What is Our New Reality?
By Sandra Tyler, Editor-in-Chief
This past August, in the Washington Post, Phillip Kennicott posed this question: “What would happen to the arts if this country turned to authoritarian leadership? If fundamental freedoms were challenged, if a strong leader gathered up the full weight of the regulatory state and started using it to systematically punish his enemies and reward his friends, if the country was precipitated into ever more severe constitutional crises, if the only political labels that mattered were whether you were with the Leader or the Resistance — where would the arts stand?”
Kennicott goes on to imagine the ramifications of a “crudely made sculpture” of our new Trump president wiping his butt with the Constitution. Initially President Trump would decree it “disgraceful.” Racist graffiti would defame gallery windows. But the real ramifications would be less immediate than cumulative, rather, a slow constriction of the arts; public-art funding would be more closely scrutinized by Congress. The Smithsonian would be forced to shut down an exhibition of works by a Mexican-American labor activist in the “interest of public safety,” after the defamation of a painting by an Anti-Sanctuary advocate. A sense of apprehension in cultural institutions would spread to corporate philanthropists. The Americans for the Arts Board would become infiltrated with members touting the anti-ethnic and the defunding of Black History Month. And so on and so on, coalescing in a perfect cultural divide between “preservationists” seeking to hold out until the next election, and the new “purists” movement.

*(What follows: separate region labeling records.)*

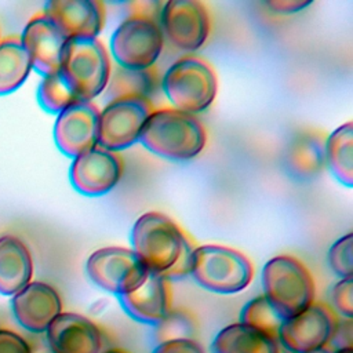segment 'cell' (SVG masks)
Here are the masks:
<instances>
[{
    "label": "cell",
    "mask_w": 353,
    "mask_h": 353,
    "mask_svg": "<svg viewBox=\"0 0 353 353\" xmlns=\"http://www.w3.org/2000/svg\"><path fill=\"white\" fill-rule=\"evenodd\" d=\"M123 172V157L117 152L95 145L73 159L69 179L80 194L99 197L109 193L120 182Z\"/></svg>",
    "instance_id": "7c38bea8"
},
{
    "label": "cell",
    "mask_w": 353,
    "mask_h": 353,
    "mask_svg": "<svg viewBox=\"0 0 353 353\" xmlns=\"http://www.w3.org/2000/svg\"><path fill=\"white\" fill-rule=\"evenodd\" d=\"M325 165L343 186H353V124L347 121L325 138Z\"/></svg>",
    "instance_id": "603a6c76"
},
{
    "label": "cell",
    "mask_w": 353,
    "mask_h": 353,
    "mask_svg": "<svg viewBox=\"0 0 353 353\" xmlns=\"http://www.w3.org/2000/svg\"><path fill=\"white\" fill-rule=\"evenodd\" d=\"M138 142L161 159L186 161L203 152L207 131L197 116L164 106L148 117Z\"/></svg>",
    "instance_id": "7a4b0ae2"
},
{
    "label": "cell",
    "mask_w": 353,
    "mask_h": 353,
    "mask_svg": "<svg viewBox=\"0 0 353 353\" xmlns=\"http://www.w3.org/2000/svg\"><path fill=\"white\" fill-rule=\"evenodd\" d=\"M0 353H32V349L17 332L0 330Z\"/></svg>",
    "instance_id": "4dcf8cb0"
},
{
    "label": "cell",
    "mask_w": 353,
    "mask_h": 353,
    "mask_svg": "<svg viewBox=\"0 0 353 353\" xmlns=\"http://www.w3.org/2000/svg\"><path fill=\"white\" fill-rule=\"evenodd\" d=\"M212 353H280V345L272 338L247 324L233 323L223 327L212 339Z\"/></svg>",
    "instance_id": "44dd1931"
},
{
    "label": "cell",
    "mask_w": 353,
    "mask_h": 353,
    "mask_svg": "<svg viewBox=\"0 0 353 353\" xmlns=\"http://www.w3.org/2000/svg\"><path fill=\"white\" fill-rule=\"evenodd\" d=\"M331 301L334 309L343 317L353 316V279H341L331 290Z\"/></svg>",
    "instance_id": "f1b7e54d"
},
{
    "label": "cell",
    "mask_w": 353,
    "mask_h": 353,
    "mask_svg": "<svg viewBox=\"0 0 353 353\" xmlns=\"http://www.w3.org/2000/svg\"><path fill=\"white\" fill-rule=\"evenodd\" d=\"M99 109L92 102L79 101L57 114L54 141L57 148L68 157L98 145Z\"/></svg>",
    "instance_id": "4fadbf2b"
},
{
    "label": "cell",
    "mask_w": 353,
    "mask_h": 353,
    "mask_svg": "<svg viewBox=\"0 0 353 353\" xmlns=\"http://www.w3.org/2000/svg\"><path fill=\"white\" fill-rule=\"evenodd\" d=\"M52 353H101L102 332L88 317L62 312L46 330Z\"/></svg>",
    "instance_id": "ac0fdd59"
},
{
    "label": "cell",
    "mask_w": 353,
    "mask_h": 353,
    "mask_svg": "<svg viewBox=\"0 0 353 353\" xmlns=\"http://www.w3.org/2000/svg\"><path fill=\"white\" fill-rule=\"evenodd\" d=\"M33 261L26 244L11 234L0 237V294L14 295L30 283Z\"/></svg>",
    "instance_id": "ffe728a7"
},
{
    "label": "cell",
    "mask_w": 353,
    "mask_h": 353,
    "mask_svg": "<svg viewBox=\"0 0 353 353\" xmlns=\"http://www.w3.org/2000/svg\"><path fill=\"white\" fill-rule=\"evenodd\" d=\"M336 321L328 306L313 302L281 323L277 335L279 345L288 353H309L323 349L330 342Z\"/></svg>",
    "instance_id": "8fae6325"
},
{
    "label": "cell",
    "mask_w": 353,
    "mask_h": 353,
    "mask_svg": "<svg viewBox=\"0 0 353 353\" xmlns=\"http://www.w3.org/2000/svg\"><path fill=\"white\" fill-rule=\"evenodd\" d=\"M123 310L135 321L157 325L172 309V288L170 280L148 273L145 281L131 292L119 296Z\"/></svg>",
    "instance_id": "e0dca14e"
},
{
    "label": "cell",
    "mask_w": 353,
    "mask_h": 353,
    "mask_svg": "<svg viewBox=\"0 0 353 353\" xmlns=\"http://www.w3.org/2000/svg\"><path fill=\"white\" fill-rule=\"evenodd\" d=\"M160 84L161 79L156 66L148 69H127L117 66L112 69L103 97L108 102L127 97L146 98L152 101V95L161 88Z\"/></svg>",
    "instance_id": "7402d4cb"
},
{
    "label": "cell",
    "mask_w": 353,
    "mask_h": 353,
    "mask_svg": "<svg viewBox=\"0 0 353 353\" xmlns=\"http://www.w3.org/2000/svg\"><path fill=\"white\" fill-rule=\"evenodd\" d=\"M131 245L146 270L167 280L190 276L197 247L172 218L159 211L142 214L131 229Z\"/></svg>",
    "instance_id": "6da1fadb"
},
{
    "label": "cell",
    "mask_w": 353,
    "mask_h": 353,
    "mask_svg": "<svg viewBox=\"0 0 353 353\" xmlns=\"http://www.w3.org/2000/svg\"><path fill=\"white\" fill-rule=\"evenodd\" d=\"M330 342H332L335 350L353 347L352 346V343H353V324H352V319H343L341 321H336Z\"/></svg>",
    "instance_id": "1f68e13d"
},
{
    "label": "cell",
    "mask_w": 353,
    "mask_h": 353,
    "mask_svg": "<svg viewBox=\"0 0 353 353\" xmlns=\"http://www.w3.org/2000/svg\"><path fill=\"white\" fill-rule=\"evenodd\" d=\"M325 135L321 131L296 132L285 149V168L298 179L316 178L325 167Z\"/></svg>",
    "instance_id": "d6986e66"
},
{
    "label": "cell",
    "mask_w": 353,
    "mask_h": 353,
    "mask_svg": "<svg viewBox=\"0 0 353 353\" xmlns=\"http://www.w3.org/2000/svg\"><path fill=\"white\" fill-rule=\"evenodd\" d=\"M159 23L164 37L182 51L203 47L211 32V17L204 3L197 0H170L163 3Z\"/></svg>",
    "instance_id": "30bf717a"
},
{
    "label": "cell",
    "mask_w": 353,
    "mask_h": 353,
    "mask_svg": "<svg viewBox=\"0 0 353 353\" xmlns=\"http://www.w3.org/2000/svg\"><path fill=\"white\" fill-rule=\"evenodd\" d=\"M190 276L207 291L232 295L250 285L254 266L239 250L219 244H203L194 248Z\"/></svg>",
    "instance_id": "5b68a950"
},
{
    "label": "cell",
    "mask_w": 353,
    "mask_h": 353,
    "mask_svg": "<svg viewBox=\"0 0 353 353\" xmlns=\"http://www.w3.org/2000/svg\"><path fill=\"white\" fill-rule=\"evenodd\" d=\"M332 353H353V347H347V349H338Z\"/></svg>",
    "instance_id": "e575fe53"
},
{
    "label": "cell",
    "mask_w": 353,
    "mask_h": 353,
    "mask_svg": "<svg viewBox=\"0 0 353 353\" xmlns=\"http://www.w3.org/2000/svg\"><path fill=\"white\" fill-rule=\"evenodd\" d=\"M310 4L312 1L309 0H270L265 3V7H268L274 14L291 15L305 10Z\"/></svg>",
    "instance_id": "d6a6232c"
},
{
    "label": "cell",
    "mask_w": 353,
    "mask_h": 353,
    "mask_svg": "<svg viewBox=\"0 0 353 353\" xmlns=\"http://www.w3.org/2000/svg\"><path fill=\"white\" fill-rule=\"evenodd\" d=\"M68 40L97 39L106 21V8L98 0H51L43 11Z\"/></svg>",
    "instance_id": "9a60e30c"
},
{
    "label": "cell",
    "mask_w": 353,
    "mask_h": 353,
    "mask_svg": "<svg viewBox=\"0 0 353 353\" xmlns=\"http://www.w3.org/2000/svg\"><path fill=\"white\" fill-rule=\"evenodd\" d=\"M37 99L46 112L54 114H58L68 106L79 102V98L59 70L43 76L37 88Z\"/></svg>",
    "instance_id": "d4e9b609"
},
{
    "label": "cell",
    "mask_w": 353,
    "mask_h": 353,
    "mask_svg": "<svg viewBox=\"0 0 353 353\" xmlns=\"http://www.w3.org/2000/svg\"><path fill=\"white\" fill-rule=\"evenodd\" d=\"M154 105L146 98H117L99 110L98 146L120 152L139 141L141 131Z\"/></svg>",
    "instance_id": "ba28073f"
},
{
    "label": "cell",
    "mask_w": 353,
    "mask_h": 353,
    "mask_svg": "<svg viewBox=\"0 0 353 353\" xmlns=\"http://www.w3.org/2000/svg\"><path fill=\"white\" fill-rule=\"evenodd\" d=\"M101 353H128V352H125V350H123V349H117V347H113V349H108V350H105V352H101Z\"/></svg>",
    "instance_id": "836d02e7"
},
{
    "label": "cell",
    "mask_w": 353,
    "mask_h": 353,
    "mask_svg": "<svg viewBox=\"0 0 353 353\" xmlns=\"http://www.w3.org/2000/svg\"><path fill=\"white\" fill-rule=\"evenodd\" d=\"M19 40L37 73L47 76L61 69L68 39L44 12L29 19Z\"/></svg>",
    "instance_id": "5bb4252c"
},
{
    "label": "cell",
    "mask_w": 353,
    "mask_h": 353,
    "mask_svg": "<svg viewBox=\"0 0 353 353\" xmlns=\"http://www.w3.org/2000/svg\"><path fill=\"white\" fill-rule=\"evenodd\" d=\"M309 353H331L328 349L323 347V349H319V350H314V352H309Z\"/></svg>",
    "instance_id": "d590c367"
},
{
    "label": "cell",
    "mask_w": 353,
    "mask_h": 353,
    "mask_svg": "<svg viewBox=\"0 0 353 353\" xmlns=\"http://www.w3.org/2000/svg\"><path fill=\"white\" fill-rule=\"evenodd\" d=\"M283 321L284 319L276 312L265 295H258L250 299L240 312V323L276 339Z\"/></svg>",
    "instance_id": "484cf974"
},
{
    "label": "cell",
    "mask_w": 353,
    "mask_h": 353,
    "mask_svg": "<svg viewBox=\"0 0 353 353\" xmlns=\"http://www.w3.org/2000/svg\"><path fill=\"white\" fill-rule=\"evenodd\" d=\"M30 70V58L19 39L10 37L0 41V95L21 87Z\"/></svg>",
    "instance_id": "cb8c5ba5"
},
{
    "label": "cell",
    "mask_w": 353,
    "mask_h": 353,
    "mask_svg": "<svg viewBox=\"0 0 353 353\" xmlns=\"http://www.w3.org/2000/svg\"><path fill=\"white\" fill-rule=\"evenodd\" d=\"M352 233L339 237L328 250L327 262L330 269L339 277L347 279L353 276V259H352Z\"/></svg>",
    "instance_id": "83f0119b"
},
{
    "label": "cell",
    "mask_w": 353,
    "mask_h": 353,
    "mask_svg": "<svg viewBox=\"0 0 353 353\" xmlns=\"http://www.w3.org/2000/svg\"><path fill=\"white\" fill-rule=\"evenodd\" d=\"M156 338L159 342L170 339H193L197 325L193 314L182 307L171 309L167 317L156 325Z\"/></svg>",
    "instance_id": "4316f807"
},
{
    "label": "cell",
    "mask_w": 353,
    "mask_h": 353,
    "mask_svg": "<svg viewBox=\"0 0 353 353\" xmlns=\"http://www.w3.org/2000/svg\"><path fill=\"white\" fill-rule=\"evenodd\" d=\"M263 295L285 320L314 302V280L306 265L288 254L270 258L262 268Z\"/></svg>",
    "instance_id": "277c9868"
},
{
    "label": "cell",
    "mask_w": 353,
    "mask_h": 353,
    "mask_svg": "<svg viewBox=\"0 0 353 353\" xmlns=\"http://www.w3.org/2000/svg\"><path fill=\"white\" fill-rule=\"evenodd\" d=\"M112 69L109 52L99 39L68 40L59 72L79 101L92 102L103 94Z\"/></svg>",
    "instance_id": "8992f818"
},
{
    "label": "cell",
    "mask_w": 353,
    "mask_h": 353,
    "mask_svg": "<svg viewBox=\"0 0 353 353\" xmlns=\"http://www.w3.org/2000/svg\"><path fill=\"white\" fill-rule=\"evenodd\" d=\"M152 353H205L194 339H170L159 342Z\"/></svg>",
    "instance_id": "f546056e"
},
{
    "label": "cell",
    "mask_w": 353,
    "mask_h": 353,
    "mask_svg": "<svg viewBox=\"0 0 353 353\" xmlns=\"http://www.w3.org/2000/svg\"><path fill=\"white\" fill-rule=\"evenodd\" d=\"M85 273L97 287L120 296L138 288L149 272L131 248L103 247L88 256Z\"/></svg>",
    "instance_id": "9c48e42d"
},
{
    "label": "cell",
    "mask_w": 353,
    "mask_h": 353,
    "mask_svg": "<svg viewBox=\"0 0 353 353\" xmlns=\"http://www.w3.org/2000/svg\"><path fill=\"white\" fill-rule=\"evenodd\" d=\"M171 108L197 114L207 110L218 91L212 65L199 55H183L165 70L160 84Z\"/></svg>",
    "instance_id": "3957f363"
},
{
    "label": "cell",
    "mask_w": 353,
    "mask_h": 353,
    "mask_svg": "<svg viewBox=\"0 0 353 353\" xmlns=\"http://www.w3.org/2000/svg\"><path fill=\"white\" fill-rule=\"evenodd\" d=\"M11 307L17 321L25 330L46 332L52 320L62 313V301L52 285L32 281L12 295Z\"/></svg>",
    "instance_id": "2e32d148"
},
{
    "label": "cell",
    "mask_w": 353,
    "mask_h": 353,
    "mask_svg": "<svg viewBox=\"0 0 353 353\" xmlns=\"http://www.w3.org/2000/svg\"><path fill=\"white\" fill-rule=\"evenodd\" d=\"M164 47V34L157 19L130 14L113 30L110 52L117 66L148 69L156 66Z\"/></svg>",
    "instance_id": "52a82bcc"
}]
</instances>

Isaac Kaplan cites this same article in his post on artsy.net: “Regardless, if Trump wins the presidency, the fate of arts funding shouldn’t be the first, second, third or twentieth concern. The arts can’t be disentangled from Trump’s general bent towards authoritarianism or his general incompetence.” A truth now enacted by thousands protesting in our streets, Americans already having been made to feel disfranchised, downright ostracized, by a presidential campaign that racism, sexism, and bigotry fueled. Kaplan goes on to point out that the arts “would no doubt fare poorly under his administration, perhaps even to the degree outlined by Kennicott. One interesting twist in his tale is to picture a scenario in which Trump doesn’t defund the National Endowment for the Arts—a dream of conservatives for years—but rather turns it into an organ for funding right-wing art. But some of Kennicott’s suggestions—like that a judge would award a $140-million-dollar judgement for libel against a group satirizing administration officials—strain the imagination.”
But are these suggestions now, such a strain on the imagination? I mean, who would have imagined an election night where so many of our blue states would turn raging red? Really, it strains the imagination to even fathom where we are at this moment, with Trump just a handshake-and-swearing-in away from the helm.

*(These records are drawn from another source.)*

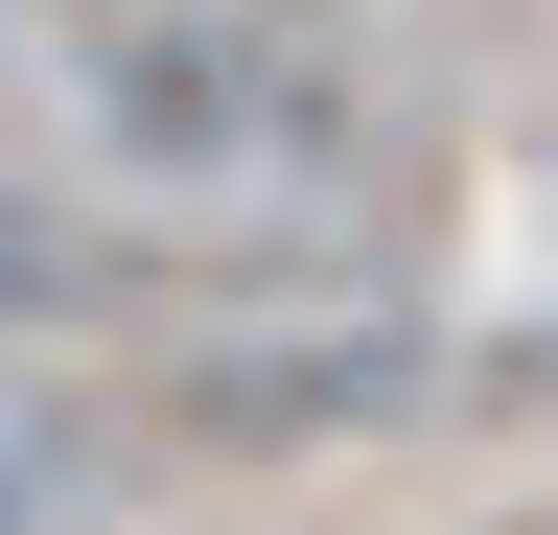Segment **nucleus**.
I'll return each instance as SVG.
<instances>
[{
    "instance_id": "obj_2",
    "label": "nucleus",
    "mask_w": 558,
    "mask_h": 535,
    "mask_svg": "<svg viewBox=\"0 0 558 535\" xmlns=\"http://www.w3.org/2000/svg\"><path fill=\"white\" fill-rule=\"evenodd\" d=\"M0 535H24V465H0Z\"/></svg>"
},
{
    "instance_id": "obj_1",
    "label": "nucleus",
    "mask_w": 558,
    "mask_h": 535,
    "mask_svg": "<svg viewBox=\"0 0 558 535\" xmlns=\"http://www.w3.org/2000/svg\"><path fill=\"white\" fill-rule=\"evenodd\" d=\"M94 117L186 210H349L373 186V71L326 0H140L94 47Z\"/></svg>"
}]
</instances>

If the election had gone the other way, Kennicott’s, scenario could now perhaps be chalked up to a tour de force. And American values are founded on just that, free expression–hard to imagine it actually coming to that, the authoritarian. But with Trump as our actual president elect, Kennicott’s wild imagination resonates of a stark plausible reality. It seems entirely conceivable that the art world could become infiltrated with purists seeking to weed out truly innovative and expressive art; mistaking gorgeous hibiscus blooms for mere weeds.
Still. As a nation we are being called upon from all directions to come together. To unify, as divided as we clearly are. So if Kennicott’s scenario for the arts is the worst case scenario, what is a better one? That for the next four years, Trump barely casts the arts a sideways glance. Best? He turns us a completely blind eye.
This is entirely and altogether possible. All authoritarian regimes have promoted their artistic idioms / paradigms / memes, Nazis and Communists included. (Remember “socialist realism”?) OTOH “contrarian” movements like Dada & surrealism have flourished. Artistic repression can well boomerang & result in the creation of novel aesthetics and sensibilities.
Yes. I agree. And your thought about a boomerang effect is interesting.